Chesús Gregorio Bernal Bernal (8 January 1960 – 22 March 2019) was a Spanish academic and politician. He was a professor at the University of Zaragoza, specialising in Romance languages. In 1986, he co-founded the Chunta Aragonesista (CHA), and served in the Cortes of Aragon from 1995 to 2011.

==Biography==
Bernal was born in Valtorres in the Province of Zaragoza. He began his studies in Romance Philology at the University of Salamanca but finished it at the University of Zaragoza. He specialised in the French language, though his doctoral thesis was on Occitan. He and Francho Nagore edited a 1999 dictionary of the Aragonese language. He taught French at his alma mater, where he was a professor.

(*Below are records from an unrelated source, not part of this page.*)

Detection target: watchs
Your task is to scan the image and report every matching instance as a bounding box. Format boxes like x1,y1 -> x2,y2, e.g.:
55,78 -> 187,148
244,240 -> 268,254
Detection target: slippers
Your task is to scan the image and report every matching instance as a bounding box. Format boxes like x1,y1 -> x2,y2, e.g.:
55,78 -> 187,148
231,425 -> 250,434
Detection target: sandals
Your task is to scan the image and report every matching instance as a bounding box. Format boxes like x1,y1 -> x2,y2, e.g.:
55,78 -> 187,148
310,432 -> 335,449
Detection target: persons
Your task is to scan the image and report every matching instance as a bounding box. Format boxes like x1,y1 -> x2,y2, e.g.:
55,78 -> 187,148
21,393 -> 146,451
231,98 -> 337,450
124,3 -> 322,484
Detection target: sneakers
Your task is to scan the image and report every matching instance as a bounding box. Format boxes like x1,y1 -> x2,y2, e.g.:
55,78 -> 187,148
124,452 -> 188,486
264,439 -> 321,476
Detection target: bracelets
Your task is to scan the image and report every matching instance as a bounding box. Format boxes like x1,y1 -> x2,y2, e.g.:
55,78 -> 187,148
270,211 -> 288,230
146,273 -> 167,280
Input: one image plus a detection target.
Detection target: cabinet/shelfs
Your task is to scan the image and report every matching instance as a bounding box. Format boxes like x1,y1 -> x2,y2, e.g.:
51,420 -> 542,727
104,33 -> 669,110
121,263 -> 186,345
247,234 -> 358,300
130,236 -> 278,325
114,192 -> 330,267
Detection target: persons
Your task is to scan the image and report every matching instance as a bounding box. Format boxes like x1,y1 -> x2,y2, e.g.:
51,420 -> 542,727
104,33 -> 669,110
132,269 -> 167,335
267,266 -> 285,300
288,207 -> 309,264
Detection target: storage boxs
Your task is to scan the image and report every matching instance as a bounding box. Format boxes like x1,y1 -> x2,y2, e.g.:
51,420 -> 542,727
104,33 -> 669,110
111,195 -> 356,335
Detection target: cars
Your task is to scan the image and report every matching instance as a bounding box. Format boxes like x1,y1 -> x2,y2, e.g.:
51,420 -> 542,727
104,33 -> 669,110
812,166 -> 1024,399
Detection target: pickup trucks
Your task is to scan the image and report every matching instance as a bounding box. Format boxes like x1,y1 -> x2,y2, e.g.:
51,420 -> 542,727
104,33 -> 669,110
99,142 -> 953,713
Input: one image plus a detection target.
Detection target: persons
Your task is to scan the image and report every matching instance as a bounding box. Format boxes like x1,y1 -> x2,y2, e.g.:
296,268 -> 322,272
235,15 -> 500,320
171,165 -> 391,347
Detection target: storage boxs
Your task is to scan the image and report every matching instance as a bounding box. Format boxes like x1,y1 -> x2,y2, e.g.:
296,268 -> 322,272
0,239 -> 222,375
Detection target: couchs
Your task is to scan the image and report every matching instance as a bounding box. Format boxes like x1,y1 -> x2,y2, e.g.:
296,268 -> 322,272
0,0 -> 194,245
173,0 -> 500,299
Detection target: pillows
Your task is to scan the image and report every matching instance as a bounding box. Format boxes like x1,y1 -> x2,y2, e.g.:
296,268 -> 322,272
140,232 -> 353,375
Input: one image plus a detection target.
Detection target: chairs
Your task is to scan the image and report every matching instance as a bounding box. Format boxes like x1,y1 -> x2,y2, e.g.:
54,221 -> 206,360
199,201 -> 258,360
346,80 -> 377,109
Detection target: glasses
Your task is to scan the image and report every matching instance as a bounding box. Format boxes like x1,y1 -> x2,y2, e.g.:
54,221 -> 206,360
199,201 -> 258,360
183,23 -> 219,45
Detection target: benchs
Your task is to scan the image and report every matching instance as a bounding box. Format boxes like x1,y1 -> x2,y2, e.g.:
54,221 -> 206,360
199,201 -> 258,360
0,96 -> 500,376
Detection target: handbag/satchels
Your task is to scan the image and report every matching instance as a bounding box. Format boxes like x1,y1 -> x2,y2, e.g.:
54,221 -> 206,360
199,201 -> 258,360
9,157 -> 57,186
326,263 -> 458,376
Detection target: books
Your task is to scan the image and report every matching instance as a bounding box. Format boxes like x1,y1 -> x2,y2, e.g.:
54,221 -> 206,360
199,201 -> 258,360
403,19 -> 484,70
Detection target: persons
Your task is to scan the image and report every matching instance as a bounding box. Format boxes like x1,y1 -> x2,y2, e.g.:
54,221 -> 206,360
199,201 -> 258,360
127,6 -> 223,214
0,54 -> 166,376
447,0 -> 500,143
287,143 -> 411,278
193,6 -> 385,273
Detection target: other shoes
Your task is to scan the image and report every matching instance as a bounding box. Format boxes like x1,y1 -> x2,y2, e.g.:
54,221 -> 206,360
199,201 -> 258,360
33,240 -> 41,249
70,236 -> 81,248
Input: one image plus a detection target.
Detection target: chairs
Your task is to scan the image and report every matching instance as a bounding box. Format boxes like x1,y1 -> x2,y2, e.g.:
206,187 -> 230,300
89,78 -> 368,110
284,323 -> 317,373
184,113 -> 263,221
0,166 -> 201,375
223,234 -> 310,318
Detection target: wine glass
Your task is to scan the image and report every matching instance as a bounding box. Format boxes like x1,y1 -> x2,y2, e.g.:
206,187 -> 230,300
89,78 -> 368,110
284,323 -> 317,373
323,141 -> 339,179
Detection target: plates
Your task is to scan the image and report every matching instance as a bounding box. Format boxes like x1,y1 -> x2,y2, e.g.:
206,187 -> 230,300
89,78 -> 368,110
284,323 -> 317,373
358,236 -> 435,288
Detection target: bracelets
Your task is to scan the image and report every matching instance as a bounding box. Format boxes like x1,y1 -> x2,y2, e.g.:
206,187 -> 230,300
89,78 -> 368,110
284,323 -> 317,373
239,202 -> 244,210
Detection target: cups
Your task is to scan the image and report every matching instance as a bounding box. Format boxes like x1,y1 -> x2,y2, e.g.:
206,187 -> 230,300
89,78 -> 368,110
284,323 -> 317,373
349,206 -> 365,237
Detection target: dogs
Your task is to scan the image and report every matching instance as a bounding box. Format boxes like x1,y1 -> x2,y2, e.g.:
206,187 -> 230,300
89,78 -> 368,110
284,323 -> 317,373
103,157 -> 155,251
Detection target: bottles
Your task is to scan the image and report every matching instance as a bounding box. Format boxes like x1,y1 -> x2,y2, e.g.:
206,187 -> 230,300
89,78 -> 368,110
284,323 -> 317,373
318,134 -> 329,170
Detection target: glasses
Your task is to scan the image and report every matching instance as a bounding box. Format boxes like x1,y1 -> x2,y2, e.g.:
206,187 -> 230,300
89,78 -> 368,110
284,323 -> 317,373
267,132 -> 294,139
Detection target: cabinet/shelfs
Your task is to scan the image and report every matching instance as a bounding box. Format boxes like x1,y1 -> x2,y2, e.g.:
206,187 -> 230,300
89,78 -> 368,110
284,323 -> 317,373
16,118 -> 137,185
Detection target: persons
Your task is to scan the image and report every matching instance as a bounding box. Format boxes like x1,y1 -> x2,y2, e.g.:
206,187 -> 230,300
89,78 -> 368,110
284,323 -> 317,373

On holiday in Galicia in 1986, he studied left-wing Galician nationalism, meeting with Camilo Nogueira of the Galician Left. Inspired by this research, later that year he was a founding member of the Chunta Aragonesista (CHA), and was their leader as they entered the Cortes of Aragon in the 1995 elections, staying in office until 2011. In the 2003 elections, CHA had their best results, coming third with nine deputies, but regional president Marcelino Iglesias (PSOE) preferred a coalition with the eight deputies of the Aragonese Party (PAR).

Bernal was married to journalist Elena Bandrés, who was also a professor at the University of Zaragoza; they had three sons. He was a fan of Real Zaragoza, and went to watch the team in the last week of his illness.

Bernal died of pancreatic cancer in Zaragoza at the age of 59. He lay in rest at the Aljafería, the seat of the Cortes of Aragon. Tributes were paid by local and regional politicians of all parties. In May 2021, a sociocultural centre in Valtorres was named after him.